You can suggest links for future linkspams in comments here, or by using the “geekfeminism” tag on delicious or or the “#geekfeminism” tag on Twitter. Please note that we tend to stick to publishing recent links (from the last month or so).

Thanks to everyone who suggested links.

14 thoughts on “Bring out your linkspam! (9 October, 2012)

  1. Meg

    Casting a side-eye at “Our Women” language in the first article. Why do we always end up as either possessions or aliens?

    1. ellie

      Agreed. I thought it was interesting that an article like this appeared in GQ and should have been clearer that I didn’t mean it as a straight endorsement by including it here.

  2. John

    BBC article: More women needed in technology

    Most of it is well-known material, but a couple of sections had information I hadn’t seen before:

    This pink it and shrink it approach represents typically shallow thinking about gender and usually only appeals to younger (lower income) women. Getting design right takes a lot more thought but yields bigger dividends.

    Dr Gloria Moss, a gender marketing expert, confirms that when targeting women, having female input on the design team is crucial: “In design preference tests, I’ve always found extremely strong statistical evidence for ‘same-sex preference’. Men tend to prefer the designs that men produce, and women prefer the designs that women produce.”
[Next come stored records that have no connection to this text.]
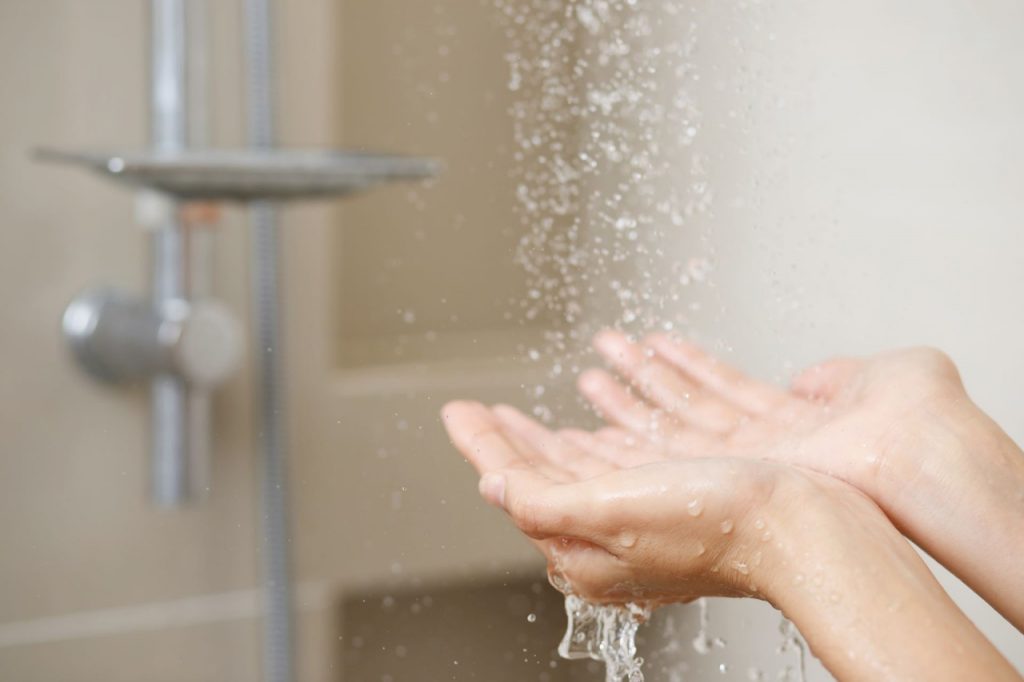 Pessoa formando uma concha com as duas mãos em baixo do chuveiro ligado
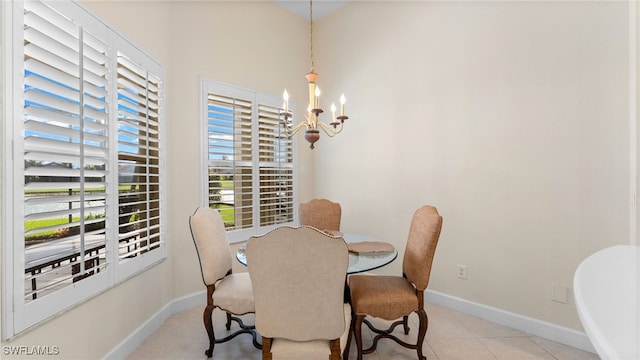 dining room with baseboards, a chandelier, and light tile patterned flooring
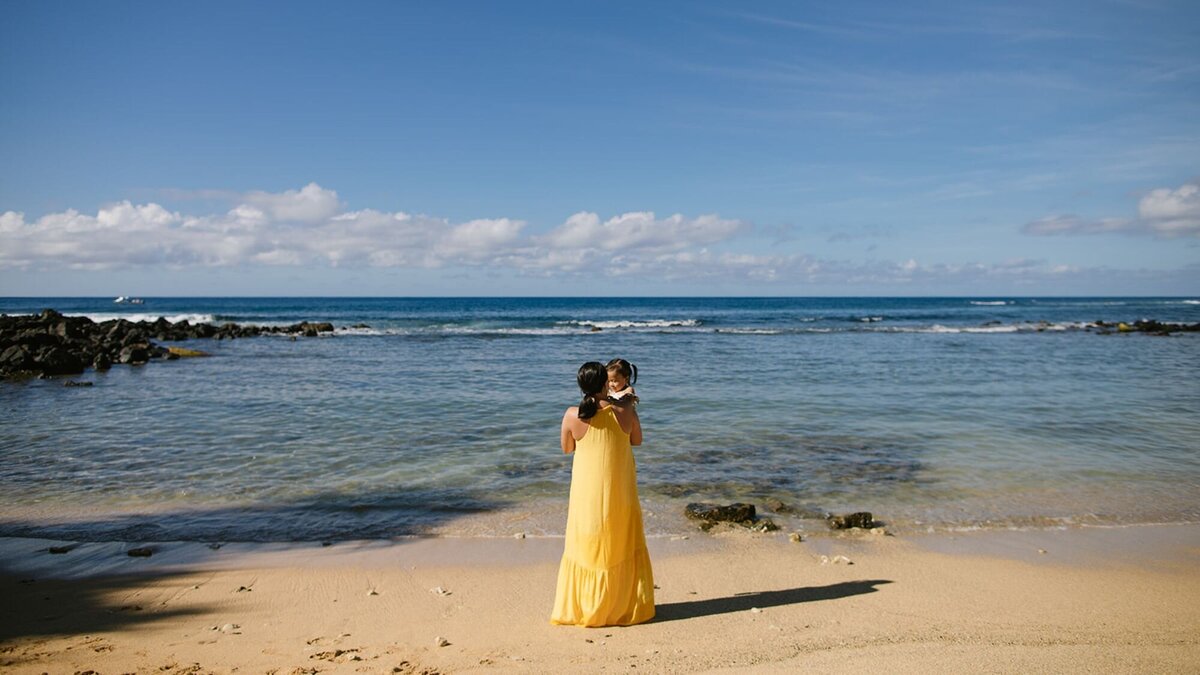 A woman in a yellow dress holds her baby on the beach of Kauai.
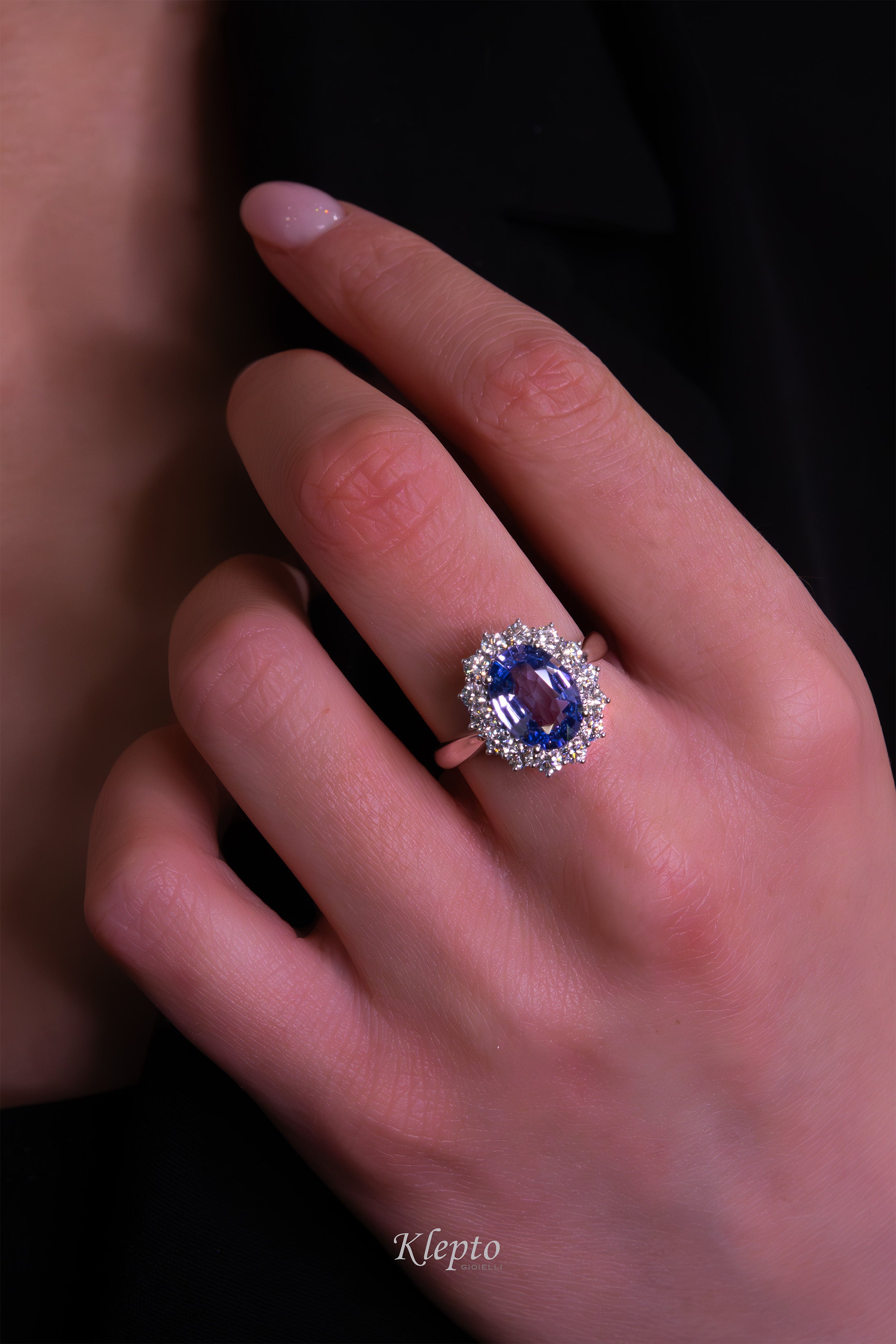 Classic white gold ring with blue sapphire and diamond surround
    In many Eastern European countries such as Bulgaria, Estonia and Latvia – also referred to the Geek Nations’ – the technology gender divide is less prevalent.

    It’s partly historic – during the communist era, all women were encouraged to work – but also that technology is perceived as a rewarding and well-paid career for women.

    1. Tim Chevalier

      The article linked to here actually looks pretty anti-feminist and derailing. Asserting that sexual harassment has nothing to do with rape culture is kind of a non-starter here.

      1. Terri

        If that’s not what you were expecting from the title “Hacker news discussion on how there is no sexism in the tech industry” I’m not sure what to say. But I assume this was posted to potentially generate responses, not as a “promote this blindly!”

        I dunno, it didn’t get me fired up enough to be worth anything, but maybe someone else is more riled?

    2. quill

      The specific mechanism of the article – “I’m a woman and I haven’t experienced sexism, so the rest of you are BSing” – is uncomfortably familiar, too.

      Is there an actual term for, like, women who insist really loudly that sexism is over and attack and attempt to silence feminists? ‘Cause that’s definitely the role a few women I was an undergrad with fell into. They tended to be kind of nasty to me, and I have this expectation that women who are invested in the idea that “there is no problem with gender here” are going to aggressively attack anyone who suggests such a problem exists.

      1. Selki

        Internalized sexism would be at work there, but I’m not sure what this denial and silencing behavior would be called, specifically.

      2. Amnesia

        Don’t know if there’s any official terms out there, but I like to call any woman like that “Fanny DeRail.” Just gives me the image of someone knocking another person onto the train tracks with their ass as they walk by.

        1. Mary

          Just FYI: in Commonwealth English “fanny” means “vulva”, so to an international audience it comes across a little differently.